**DOCUMENT SECTION:**
## begin
The U.S. Supreme Court is once again being asked to decide the fate of Obamacare.
A coalition of 20 states and the District of Columbia led by California Attorney General Xavier Becerra (D) asked the court Jan. 3 to review the Dec. 18 decision from the U.S. Court of Appeals for the Fifth Circuit that put the fate of the nation’s health-care law in limbo.
The state’s said the lower court’s decision “cast doubt on hundreds of other statutory provisions that together regulate a substantial portion of the nation’s economy.”
In a separate request, the states asked the justices to consider the petition on an expedited schedule and set expedited dates for briefings and the oral argument if the court decides to grant review so the case can be decided this term.
“States, health insurers, and millions of Americans rely on those provisions when making important—indeed, life-changing—decisions,” they said.
The appeals court ruled that the Affordable Care Act’s individual mandate to buy insurance is unconstitutional because Congress in 2017 dropped the penalty to zero for failing to have coverage. The court said in a 2-1 decision that the mandate “can no longer be read as a tax, and there is no other constitutional provision that justifies this exercise of congressional power.”
## end
**DATA:**
## begin
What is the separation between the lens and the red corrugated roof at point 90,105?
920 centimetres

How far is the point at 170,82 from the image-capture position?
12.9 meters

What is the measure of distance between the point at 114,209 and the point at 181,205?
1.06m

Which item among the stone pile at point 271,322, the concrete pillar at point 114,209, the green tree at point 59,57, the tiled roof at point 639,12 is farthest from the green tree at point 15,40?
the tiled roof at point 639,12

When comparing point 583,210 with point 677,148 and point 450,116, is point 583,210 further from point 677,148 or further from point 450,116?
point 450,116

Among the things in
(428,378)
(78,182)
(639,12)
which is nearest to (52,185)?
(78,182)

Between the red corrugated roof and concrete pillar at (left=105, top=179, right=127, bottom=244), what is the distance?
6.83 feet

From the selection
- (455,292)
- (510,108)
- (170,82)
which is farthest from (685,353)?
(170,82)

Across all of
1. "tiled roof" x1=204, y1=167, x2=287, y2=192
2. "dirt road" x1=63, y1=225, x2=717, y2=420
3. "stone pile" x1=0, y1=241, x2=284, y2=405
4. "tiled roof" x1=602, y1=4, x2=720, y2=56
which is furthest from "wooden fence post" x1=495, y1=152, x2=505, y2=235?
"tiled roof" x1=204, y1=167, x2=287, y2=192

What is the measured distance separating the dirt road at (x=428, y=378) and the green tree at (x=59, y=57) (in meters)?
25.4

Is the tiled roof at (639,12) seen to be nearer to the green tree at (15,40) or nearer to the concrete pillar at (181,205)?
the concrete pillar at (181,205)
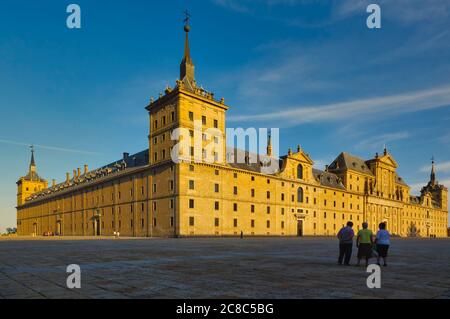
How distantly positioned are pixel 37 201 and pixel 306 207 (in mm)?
79512

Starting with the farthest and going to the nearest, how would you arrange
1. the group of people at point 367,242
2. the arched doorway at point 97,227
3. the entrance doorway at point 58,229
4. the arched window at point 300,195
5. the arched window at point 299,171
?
1. the entrance doorway at point 58,229
2. the arched window at point 299,171
3. the arched doorway at point 97,227
4. the arched window at point 300,195
5. the group of people at point 367,242

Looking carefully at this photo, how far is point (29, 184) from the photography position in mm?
128250

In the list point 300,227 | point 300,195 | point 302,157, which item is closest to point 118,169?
point 300,195

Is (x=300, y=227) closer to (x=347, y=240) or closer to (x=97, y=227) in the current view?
(x=97, y=227)

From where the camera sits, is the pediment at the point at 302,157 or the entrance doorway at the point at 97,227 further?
the entrance doorway at the point at 97,227

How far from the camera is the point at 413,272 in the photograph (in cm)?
1214

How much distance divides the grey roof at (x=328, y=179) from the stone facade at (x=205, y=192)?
0.33 metres

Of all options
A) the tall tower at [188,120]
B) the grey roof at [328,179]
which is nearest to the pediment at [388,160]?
the grey roof at [328,179]

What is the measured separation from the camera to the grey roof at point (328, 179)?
269 feet

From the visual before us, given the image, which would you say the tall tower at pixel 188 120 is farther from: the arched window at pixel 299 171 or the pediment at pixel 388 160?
the pediment at pixel 388 160

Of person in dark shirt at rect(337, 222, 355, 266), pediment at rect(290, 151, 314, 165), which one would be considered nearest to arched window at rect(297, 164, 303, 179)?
pediment at rect(290, 151, 314, 165)
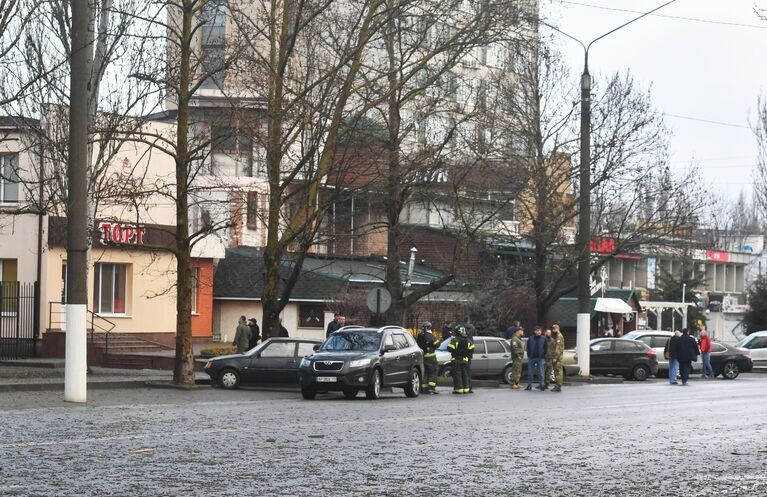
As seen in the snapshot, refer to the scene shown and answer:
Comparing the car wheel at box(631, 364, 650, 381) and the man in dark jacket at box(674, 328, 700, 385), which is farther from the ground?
the man in dark jacket at box(674, 328, 700, 385)

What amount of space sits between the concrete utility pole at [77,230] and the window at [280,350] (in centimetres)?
903

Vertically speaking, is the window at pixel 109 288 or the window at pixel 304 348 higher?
the window at pixel 109 288

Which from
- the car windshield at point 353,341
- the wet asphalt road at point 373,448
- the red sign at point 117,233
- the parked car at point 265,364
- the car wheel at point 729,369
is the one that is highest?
the red sign at point 117,233

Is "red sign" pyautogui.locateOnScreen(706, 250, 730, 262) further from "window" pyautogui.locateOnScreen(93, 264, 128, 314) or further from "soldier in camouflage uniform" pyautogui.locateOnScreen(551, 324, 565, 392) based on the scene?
"soldier in camouflage uniform" pyautogui.locateOnScreen(551, 324, 565, 392)

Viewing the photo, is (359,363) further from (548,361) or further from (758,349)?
(758,349)

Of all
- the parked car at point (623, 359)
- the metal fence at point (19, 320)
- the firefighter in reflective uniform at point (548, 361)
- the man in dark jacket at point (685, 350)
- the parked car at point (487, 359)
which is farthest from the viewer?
the parked car at point (623, 359)

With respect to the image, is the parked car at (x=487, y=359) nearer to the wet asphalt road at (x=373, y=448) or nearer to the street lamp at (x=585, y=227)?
the street lamp at (x=585, y=227)

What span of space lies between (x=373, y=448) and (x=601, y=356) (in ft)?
103

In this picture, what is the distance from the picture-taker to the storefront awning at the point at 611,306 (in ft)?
210

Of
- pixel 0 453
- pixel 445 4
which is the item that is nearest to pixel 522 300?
## end
**TASK:** Copy the passage of the Obamacare article between "The U.S. Supreme" and "law in limbo.", inclusive, replacing each "fate" with "future".

**THE RESULT:**
The U.S. Supreme Court is once again being asked to decide the future of Obamacare.
A coalition of 20 states and the District of Columbia led by California Attorney General Xavier Becerra (D) asked the court Jan. 3 to review the Dec. 18 decision from the U.S. Court of Appeals for the Fifth Circuit that put the future of the nation’s health-care law in limbo.